Poi, nel Rapporto del Gruppo dei Trenta diffuso a dicembre, di cui fu l’animatore (assieme a Raghuram Rajan), le indicazioni si fanno più puntuali. Il Rapporto argomenta come le misure di sostegno abbiano potuto lenire le perdite di reddito e ovviare all’illiquidità, ma abbiano anche mascherato il fatto che le devastazioni della pandemia hanno cacciato molte imprese – grandi e piccole, ma soprattutto piccole e medie – nell’angolo dell’insolvenza. Talché, quando il polverone del Covid-19 si sarà depositato, ci troveremo con grosse fette dell’apparato produttivo piagate da inguaribili divari fra costi e ricavi

. Nella prima terribile fase dell’attacco del virus, i Governi non sono andati per il sottile: hanno elargito aiuti e prestato soldi con abbandono ed abbondanza. Ma così facendo hanno dato soldi a tutti, senza distinzioni fra illiquidità e insolvenza. Ora, arguisce il Rapporto, c’è bisogno di un approccio più mirato, per preservare la capacità produttiva ed evitare il formarsi di imprese ‘zombie’, che sopravvivono solo grazie agli aiuti ma non hanno la possibilità di camminare con le proprie gambe.

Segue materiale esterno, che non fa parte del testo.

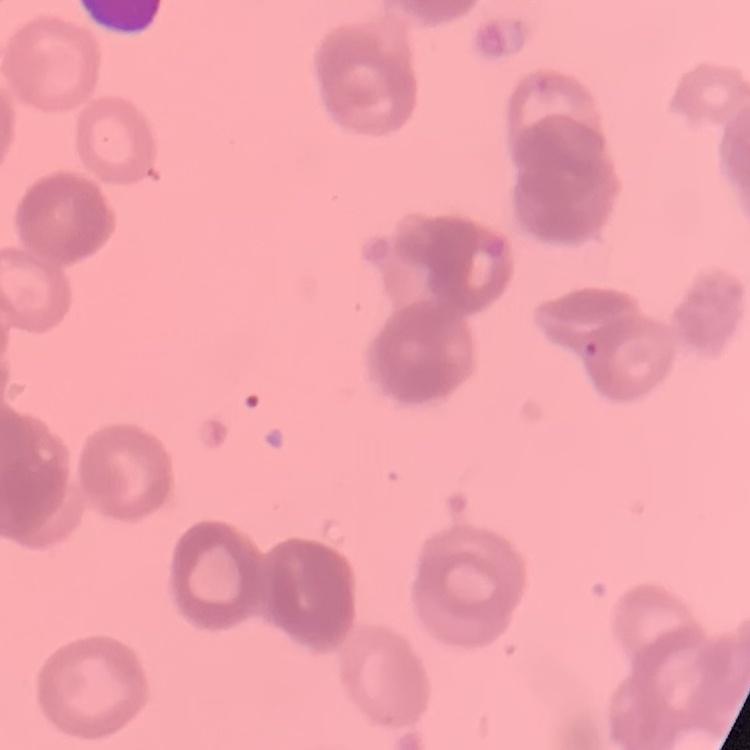

erythrocyte morphology = rouleaux formation
image type = one tile cut from a larger photomicrograph
preparation = thin blood smear
stain = Field's or GiemsaAssess this cell for malaria.
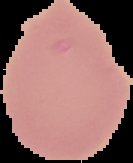
It is uninfected.

image_size: 133×163 pixels
image_type: segmented cell region with the area outside set to black
preparation: thin blood smearPoint out Plasmodium parasites and leukocytes.
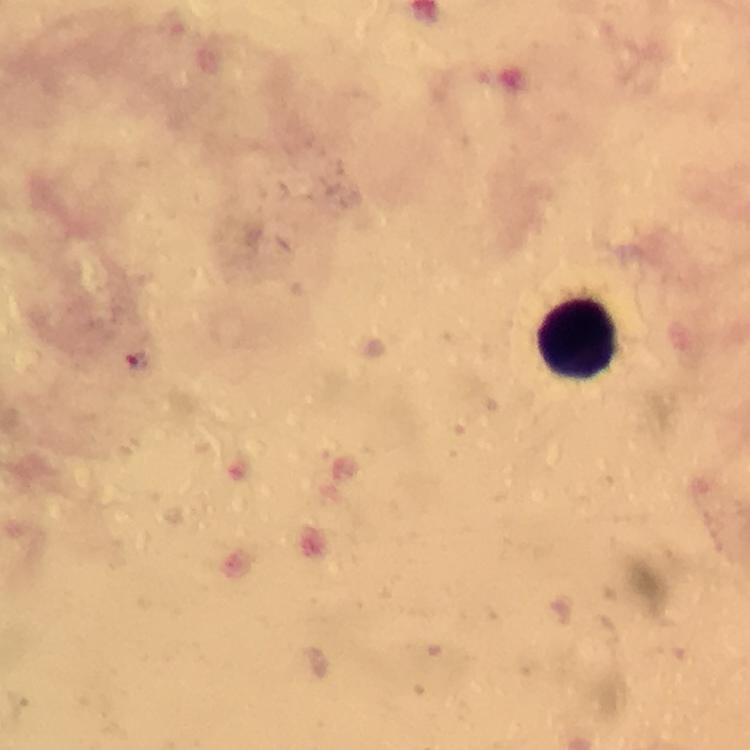
Approximate centers as (x, y) in pixels.
Plasmodium parasites: (138, 360).
Leukocytes: (578, 337).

Draghi raccomanda di non addossare altri debiti alle imprese che sono meritevoli, ma di studiare invece conversioni di debito in capitale di rischio, attraverso una varietà di metodi diretti e indiretti. Colpisce l’insistenza sul supporto alle piccole e medie imprese, che sono specialmente importanti nel tessuto produttivo italiano, più che negli altri Paesi.

Il merito di quel recentissimo Rapporto sta nel fatto che, in quel ‘lavoro in corso’ che è la risposta delle politiche alla pandemia, ci sono molti esempi di esperienze e ‘best practices’ da cui abbiamo tutti da imparare, dai programmi di prestiti in Germania, Usa e Australia, alla promozione del capitale di rischio nel Regno Unito e a Singapore, ai migliori modi di metter su le ‘bad banks’ per gestire le sofferenze, in Spagna e Irlanda. Per far fronte alle insolvenze che si profilano, insomma, bisognerà mettere in campo, come già scritto su queste colonne in un commento (del 16 dicembre) a quel Rapporto, «una nuova edizione di quella sessantottina ‘immaginazione al potere’ di cui i Governi hanno già dato prova nei giorni più bui della crisi».

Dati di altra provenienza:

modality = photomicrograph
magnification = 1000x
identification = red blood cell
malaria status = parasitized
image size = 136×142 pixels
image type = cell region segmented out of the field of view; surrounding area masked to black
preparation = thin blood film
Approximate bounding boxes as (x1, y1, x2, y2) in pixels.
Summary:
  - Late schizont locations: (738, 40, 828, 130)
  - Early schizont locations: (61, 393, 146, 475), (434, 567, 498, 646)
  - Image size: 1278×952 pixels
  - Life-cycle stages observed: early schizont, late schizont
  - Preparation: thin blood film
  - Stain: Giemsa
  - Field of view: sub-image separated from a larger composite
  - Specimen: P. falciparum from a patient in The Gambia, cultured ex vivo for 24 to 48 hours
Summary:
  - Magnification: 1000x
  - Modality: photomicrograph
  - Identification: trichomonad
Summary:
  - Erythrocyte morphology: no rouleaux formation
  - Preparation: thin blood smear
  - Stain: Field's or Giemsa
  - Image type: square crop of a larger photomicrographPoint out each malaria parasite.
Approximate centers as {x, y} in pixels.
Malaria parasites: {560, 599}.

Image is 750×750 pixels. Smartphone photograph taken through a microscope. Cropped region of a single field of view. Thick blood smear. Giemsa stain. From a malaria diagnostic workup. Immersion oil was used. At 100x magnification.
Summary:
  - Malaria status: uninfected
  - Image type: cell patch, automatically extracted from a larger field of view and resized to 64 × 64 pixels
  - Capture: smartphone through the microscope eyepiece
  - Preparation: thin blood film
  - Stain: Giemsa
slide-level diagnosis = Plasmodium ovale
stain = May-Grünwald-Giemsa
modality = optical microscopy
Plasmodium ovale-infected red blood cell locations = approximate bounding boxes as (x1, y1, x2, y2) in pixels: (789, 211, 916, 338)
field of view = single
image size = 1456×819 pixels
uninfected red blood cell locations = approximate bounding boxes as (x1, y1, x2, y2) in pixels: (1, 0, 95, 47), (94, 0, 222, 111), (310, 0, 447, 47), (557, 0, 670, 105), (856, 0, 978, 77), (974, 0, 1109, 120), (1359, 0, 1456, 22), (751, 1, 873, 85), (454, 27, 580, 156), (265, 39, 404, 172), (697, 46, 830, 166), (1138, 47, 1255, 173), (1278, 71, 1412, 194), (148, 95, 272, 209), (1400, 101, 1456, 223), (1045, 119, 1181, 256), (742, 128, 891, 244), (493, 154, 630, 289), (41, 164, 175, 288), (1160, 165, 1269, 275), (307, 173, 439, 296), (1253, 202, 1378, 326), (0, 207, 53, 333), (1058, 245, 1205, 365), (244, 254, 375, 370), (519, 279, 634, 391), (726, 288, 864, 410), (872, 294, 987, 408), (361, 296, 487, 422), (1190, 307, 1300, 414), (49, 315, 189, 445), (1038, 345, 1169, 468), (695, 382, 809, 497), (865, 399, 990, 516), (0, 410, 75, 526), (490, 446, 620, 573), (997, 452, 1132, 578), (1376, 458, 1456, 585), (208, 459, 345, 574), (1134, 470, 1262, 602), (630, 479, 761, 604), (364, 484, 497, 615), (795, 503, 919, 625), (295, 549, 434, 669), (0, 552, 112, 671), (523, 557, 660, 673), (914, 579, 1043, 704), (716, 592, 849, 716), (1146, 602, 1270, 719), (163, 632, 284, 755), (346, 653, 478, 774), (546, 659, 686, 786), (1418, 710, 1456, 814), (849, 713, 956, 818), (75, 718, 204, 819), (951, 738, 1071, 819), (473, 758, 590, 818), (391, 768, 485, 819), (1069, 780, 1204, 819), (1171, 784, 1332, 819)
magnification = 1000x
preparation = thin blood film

Ma in cima alle priorità c’è ancora un altro problema per il quale veramente necessita un ‘super-Mario’: come usare di quella manna dal cielo che sono i fondi del Next Generation EU (dei quali abbiamo avuto la quota più cospicua). Se c’è un’impresa da far tremare le vene e i polsi, è questa, ed è su questa impresa che è principalmente caduto il Governo Conte. Se quella che abbiamo appena chiamato la “disinfezione delle conseguenze economiche del Covid-19” è importante, è importante in chiave difensiva. Ma noi abbiamo bisogno come il pane di una chiave offensiva, di una ‘pars construens’.

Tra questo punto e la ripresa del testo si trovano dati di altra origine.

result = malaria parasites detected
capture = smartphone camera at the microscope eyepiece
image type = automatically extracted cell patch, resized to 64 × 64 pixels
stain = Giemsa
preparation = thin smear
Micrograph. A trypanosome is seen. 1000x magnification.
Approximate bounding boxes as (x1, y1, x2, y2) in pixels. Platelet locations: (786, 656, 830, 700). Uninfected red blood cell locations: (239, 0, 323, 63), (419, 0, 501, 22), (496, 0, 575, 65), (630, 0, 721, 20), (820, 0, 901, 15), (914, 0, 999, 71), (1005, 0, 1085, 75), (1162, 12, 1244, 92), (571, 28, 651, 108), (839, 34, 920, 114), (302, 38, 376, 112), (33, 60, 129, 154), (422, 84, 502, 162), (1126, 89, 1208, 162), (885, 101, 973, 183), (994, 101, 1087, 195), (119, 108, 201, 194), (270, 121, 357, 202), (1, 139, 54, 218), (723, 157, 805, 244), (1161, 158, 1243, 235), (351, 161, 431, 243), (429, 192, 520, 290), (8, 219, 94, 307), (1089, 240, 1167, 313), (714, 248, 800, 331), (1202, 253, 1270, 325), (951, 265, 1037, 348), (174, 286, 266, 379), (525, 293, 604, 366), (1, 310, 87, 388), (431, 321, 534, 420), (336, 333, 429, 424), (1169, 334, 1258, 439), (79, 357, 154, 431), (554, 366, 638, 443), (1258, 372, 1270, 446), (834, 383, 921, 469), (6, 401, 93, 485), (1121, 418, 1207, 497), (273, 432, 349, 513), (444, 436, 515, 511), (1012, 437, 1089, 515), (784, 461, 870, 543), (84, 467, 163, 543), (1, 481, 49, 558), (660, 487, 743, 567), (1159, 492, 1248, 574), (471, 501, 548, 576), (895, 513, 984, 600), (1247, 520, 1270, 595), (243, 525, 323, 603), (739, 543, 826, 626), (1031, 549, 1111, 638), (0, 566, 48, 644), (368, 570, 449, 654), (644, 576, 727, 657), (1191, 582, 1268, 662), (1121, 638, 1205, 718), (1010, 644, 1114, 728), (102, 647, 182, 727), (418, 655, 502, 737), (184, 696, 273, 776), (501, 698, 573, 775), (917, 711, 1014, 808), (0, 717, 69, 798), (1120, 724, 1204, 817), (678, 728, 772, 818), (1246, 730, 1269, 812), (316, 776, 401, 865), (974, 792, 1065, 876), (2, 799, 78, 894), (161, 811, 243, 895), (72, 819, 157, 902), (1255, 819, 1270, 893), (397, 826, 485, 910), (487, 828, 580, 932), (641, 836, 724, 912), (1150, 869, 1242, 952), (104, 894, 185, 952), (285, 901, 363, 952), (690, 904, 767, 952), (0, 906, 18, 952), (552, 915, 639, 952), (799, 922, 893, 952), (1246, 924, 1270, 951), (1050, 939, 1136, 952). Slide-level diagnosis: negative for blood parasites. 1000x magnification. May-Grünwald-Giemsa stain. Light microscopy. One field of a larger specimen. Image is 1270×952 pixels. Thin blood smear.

Abbiamo bisogno di correggere antiche magagne, a cominciare dal divario territoriale fra Nord e Sud. Abbiamo bisogno di usare le migliori energie di cui il Paese dispone per stilare serrati cronoprogrammi. È facile stilare una lista delle cose da fare. Meno facile è costruire un apparato gestionale – una governance – per realizzare quei progetti, cambiare procedure, regole, regolamenti… Mario Draghi – fra l’altro, ex Direttore generale del Tesoro – conosce bene la macchina amministrativa, e ha il dono di saper motivare, di costruire squadre, di individuare e perseguire soluzioni concrete in un’ottica di ‘problem solving’. Auguri – per lui ma soprattutto per noi.